According to the set of evaluation metrics and the BP neural network theory, we establish the model steps. Using the initial, training and simulation functions of Matlab7 neural network tool box, it can quickly complete the network training process.

  1. (6)

    Selection of sample data: Let the 19 indexes of the set of metrics as the input node, the simulation data of the set of metrics of front five logistics park W1–W5 as the training sample, and the back three logistics park W6–W8 as the testing. Normalizing the input data, the input data is shown as Table 114.2.

    Table 114.2 Normalization input datas
  2. (7)

    Determination of network structure: The number of input layer node is 19, the number of hidden layer node is 10, and the number of output layer node is 1. The network structure figure is shown as Fig. 114.1. The transmission function of hidden layer node is sigmoid, and the transmission function of output layer node is purelin.

    Fig. 114.1
    figure 1

    The network structure figure

  3. (8)

    Model training: The training time is 265, target error is 0.001, learning rate is 0.01, using Matlab to calculate the algorithm.

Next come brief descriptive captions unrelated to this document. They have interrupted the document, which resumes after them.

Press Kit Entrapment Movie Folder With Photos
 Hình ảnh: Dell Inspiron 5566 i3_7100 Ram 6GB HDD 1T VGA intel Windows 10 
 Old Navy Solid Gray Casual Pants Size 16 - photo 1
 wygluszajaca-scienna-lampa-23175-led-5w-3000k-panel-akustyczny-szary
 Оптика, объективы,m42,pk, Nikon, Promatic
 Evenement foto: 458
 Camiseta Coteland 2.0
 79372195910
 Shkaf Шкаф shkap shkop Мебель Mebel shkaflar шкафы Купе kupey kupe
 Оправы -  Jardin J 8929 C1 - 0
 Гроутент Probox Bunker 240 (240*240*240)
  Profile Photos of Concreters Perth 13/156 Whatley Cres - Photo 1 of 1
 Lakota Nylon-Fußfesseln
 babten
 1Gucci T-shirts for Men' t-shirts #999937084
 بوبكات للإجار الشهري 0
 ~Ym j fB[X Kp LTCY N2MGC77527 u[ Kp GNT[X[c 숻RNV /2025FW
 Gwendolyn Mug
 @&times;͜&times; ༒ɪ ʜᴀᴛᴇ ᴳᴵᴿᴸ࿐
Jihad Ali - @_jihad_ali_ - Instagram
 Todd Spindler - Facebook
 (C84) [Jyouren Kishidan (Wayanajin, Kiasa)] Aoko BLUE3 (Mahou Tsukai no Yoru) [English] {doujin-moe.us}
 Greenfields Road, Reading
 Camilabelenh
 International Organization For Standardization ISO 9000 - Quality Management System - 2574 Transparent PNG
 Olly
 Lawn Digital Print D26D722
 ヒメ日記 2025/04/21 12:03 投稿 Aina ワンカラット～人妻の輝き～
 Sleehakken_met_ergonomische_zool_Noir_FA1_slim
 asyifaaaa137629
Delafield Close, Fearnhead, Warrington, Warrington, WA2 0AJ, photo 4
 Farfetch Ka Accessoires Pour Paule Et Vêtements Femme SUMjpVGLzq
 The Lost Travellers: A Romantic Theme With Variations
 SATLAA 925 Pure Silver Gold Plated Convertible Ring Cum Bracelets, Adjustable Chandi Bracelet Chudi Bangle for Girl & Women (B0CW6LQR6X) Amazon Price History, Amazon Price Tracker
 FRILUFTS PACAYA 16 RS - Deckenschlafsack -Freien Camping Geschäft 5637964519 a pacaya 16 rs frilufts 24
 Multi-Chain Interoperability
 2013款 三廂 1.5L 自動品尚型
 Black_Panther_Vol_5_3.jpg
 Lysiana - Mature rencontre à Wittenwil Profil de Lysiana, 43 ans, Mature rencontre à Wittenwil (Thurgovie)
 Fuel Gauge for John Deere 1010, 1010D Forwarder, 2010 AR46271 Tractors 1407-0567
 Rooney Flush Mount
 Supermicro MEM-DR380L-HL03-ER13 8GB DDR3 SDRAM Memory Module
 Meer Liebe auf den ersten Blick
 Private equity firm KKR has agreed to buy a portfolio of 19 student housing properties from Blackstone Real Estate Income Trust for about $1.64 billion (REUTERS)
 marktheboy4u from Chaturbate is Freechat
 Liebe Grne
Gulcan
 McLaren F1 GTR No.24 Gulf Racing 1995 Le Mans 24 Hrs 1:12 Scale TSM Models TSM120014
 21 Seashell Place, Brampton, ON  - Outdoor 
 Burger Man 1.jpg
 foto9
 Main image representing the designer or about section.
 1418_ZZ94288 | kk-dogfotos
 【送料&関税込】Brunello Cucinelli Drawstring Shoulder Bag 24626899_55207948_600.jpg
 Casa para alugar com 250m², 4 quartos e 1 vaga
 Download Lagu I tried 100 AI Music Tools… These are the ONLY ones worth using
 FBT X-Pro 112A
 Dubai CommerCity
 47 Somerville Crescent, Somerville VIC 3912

    After 800 times training, the network overall error is in the range of target allowable error. The prediction error figure is shown as Table 114.3. The training is over.

    Table 114.3 Forecast error table
  4. (9)

    Model testing: Using the network which has already been trained, we can get network output value of the three samples. The network output value of W6 is 0.488, W7 is 0.752, W8 is 0.613. The network output of W7 is the better one.

114.5 Conclusion

In this paper, we have studied the influence factor of the operation effects of logistics park, and establish the set of evaluation metrics of the operation effects of logistics park. Through the BP neural network model, the operation effects of logistics park have been analyzed, then the manager of the logistics park can find the shortage of the operation process, and furthermore, can improve the operation of logistics park.